*WHAT THIS TASK INVOLVES*
Please output exactly the lines from the one containing "phylum: Chordata" through the last line of the records, both included.

Saved entries
◆ ◆ ◆ ◆

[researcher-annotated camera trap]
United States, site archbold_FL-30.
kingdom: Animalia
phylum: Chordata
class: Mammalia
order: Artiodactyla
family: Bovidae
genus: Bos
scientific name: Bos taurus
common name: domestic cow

◆ ◆ ◆ ◆

*OUTPUT BELOW*
phylum: Chordata
class: Mammalia
order: Artiodactyla
family: Bovidae
genus: Bos
scientific name: Bos taurus
common name: domestic cow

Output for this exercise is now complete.